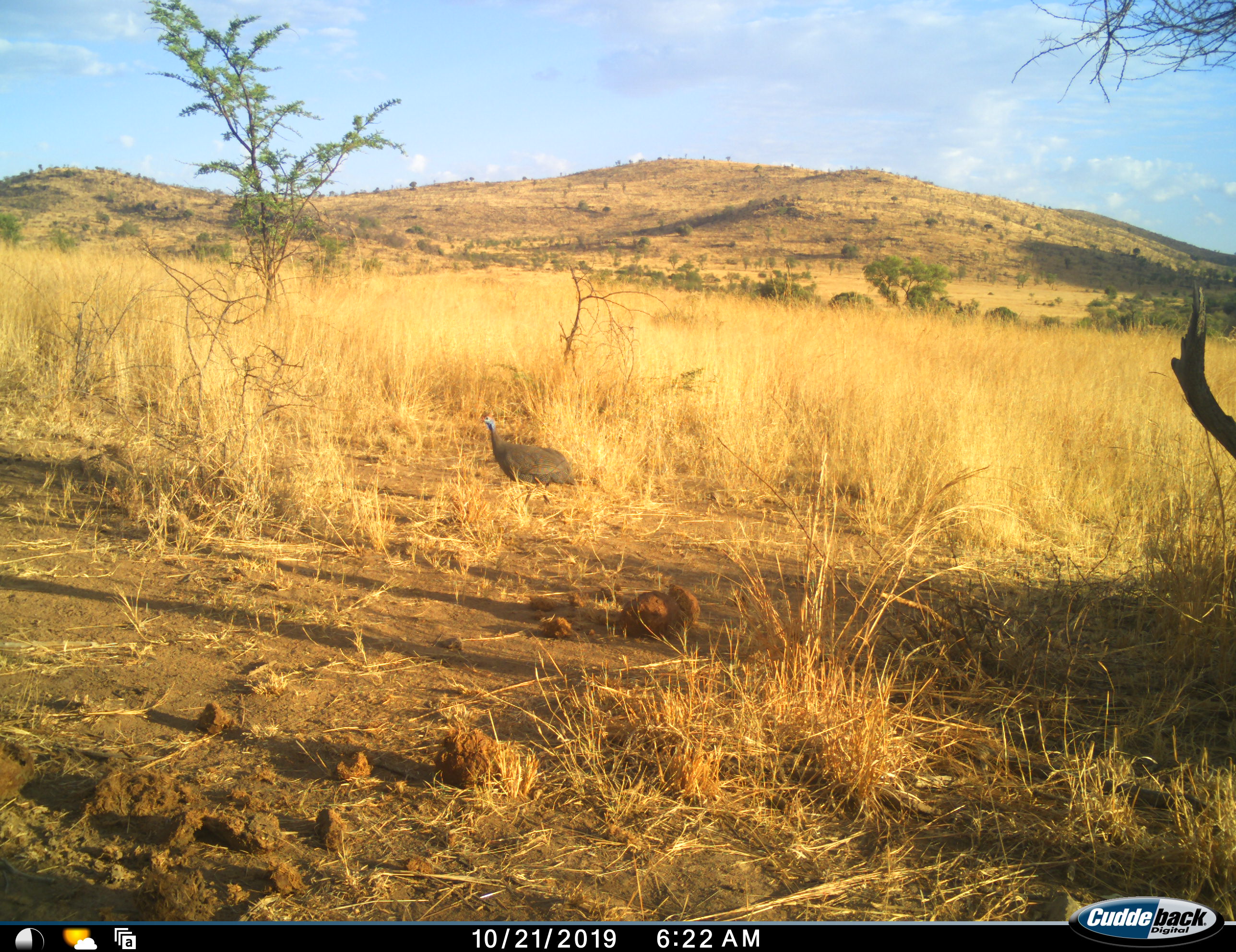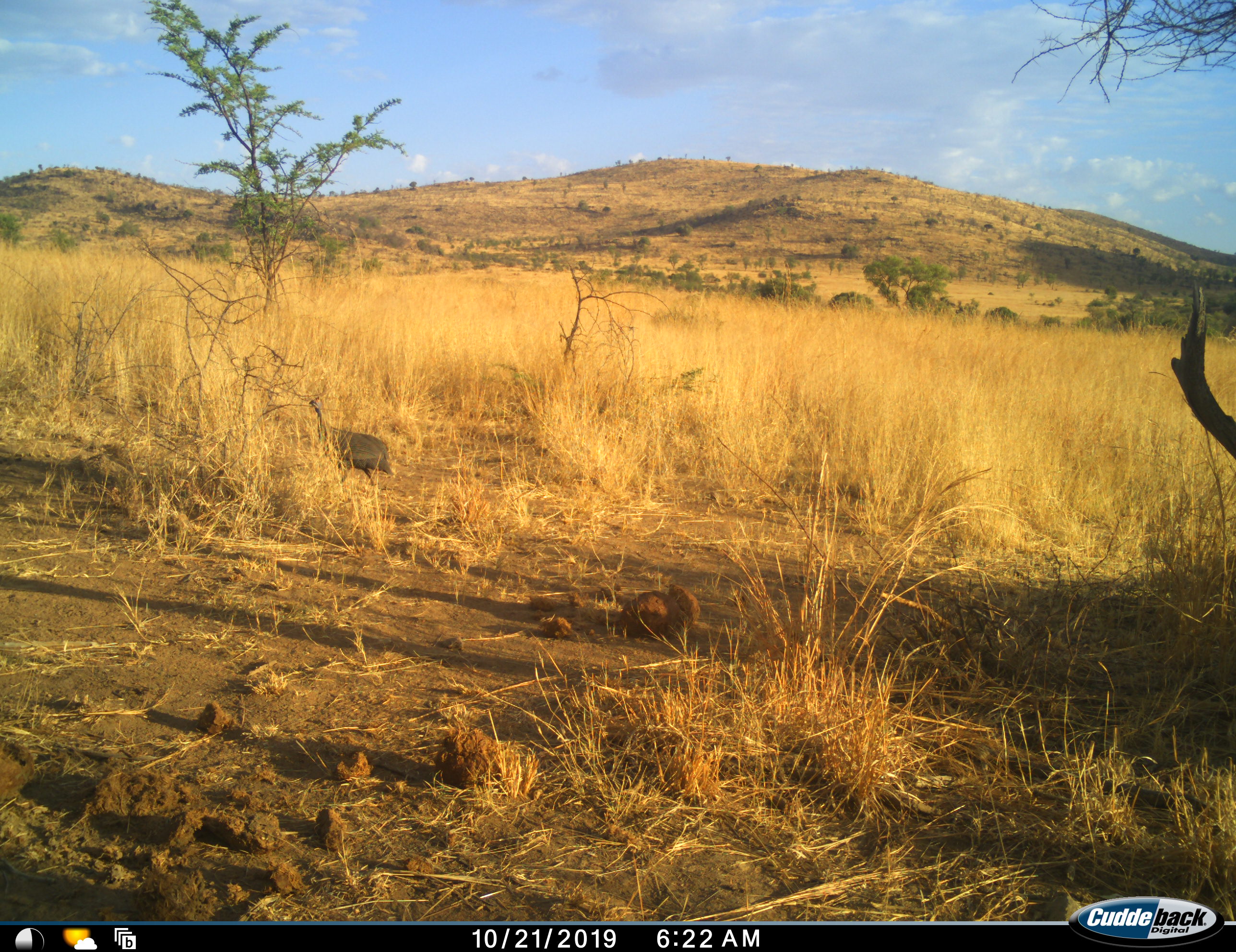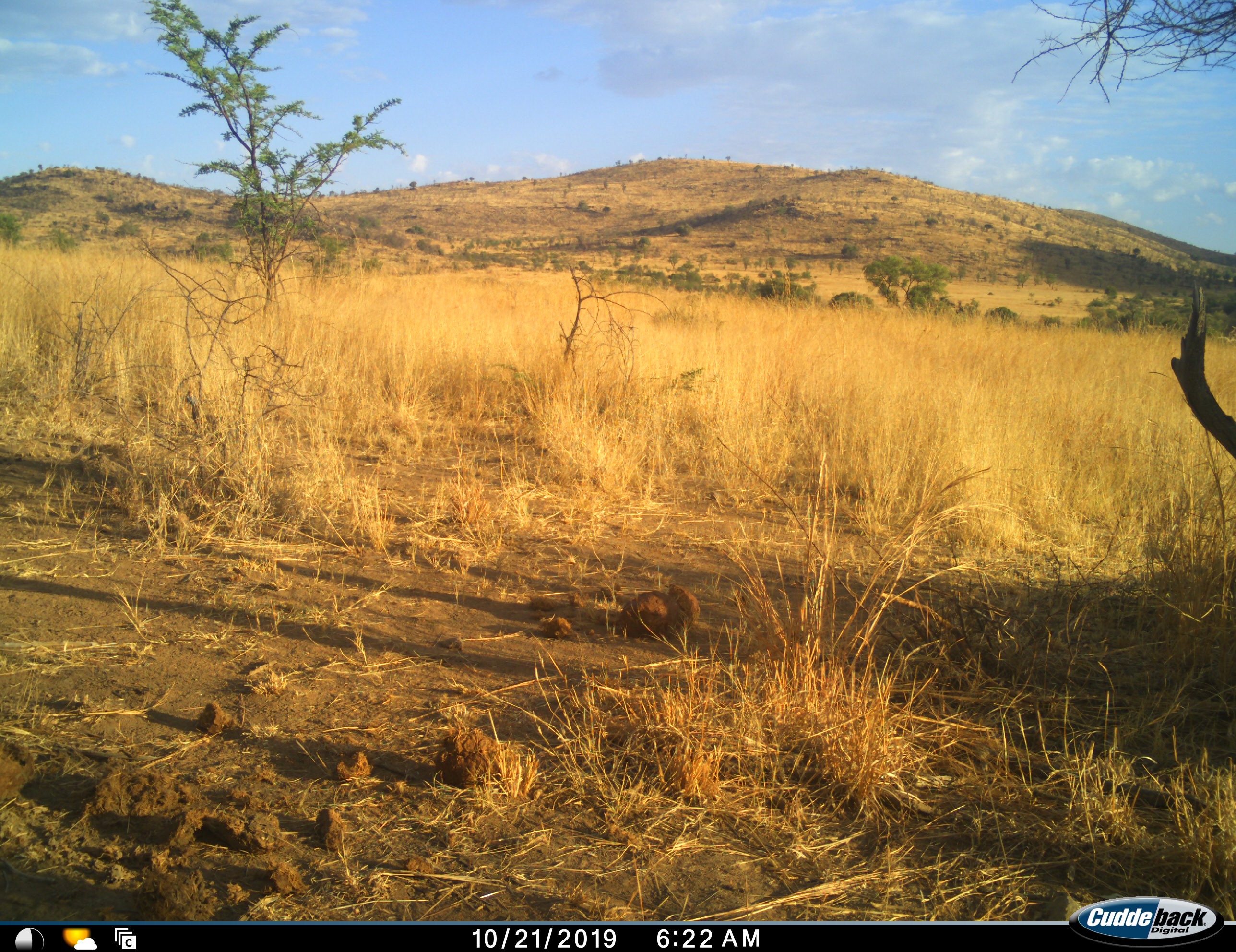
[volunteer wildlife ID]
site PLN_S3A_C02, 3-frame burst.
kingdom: Animalia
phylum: Chordata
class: Aves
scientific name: Aves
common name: bird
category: birdother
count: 1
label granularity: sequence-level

== WHAT IS NEEDED ==
Omit every picture while printing the data word for word.

== RESPONSE TO THE TASK ==
[volunteer wildlife ID]
site PLN_S3A_C02, 3-frame burst.
kingdom: Animalia
phylum: Chordata
class: Aves
scientific name: Aves
common name: bird
category: birdother
count: 1
label granularity: sequence-level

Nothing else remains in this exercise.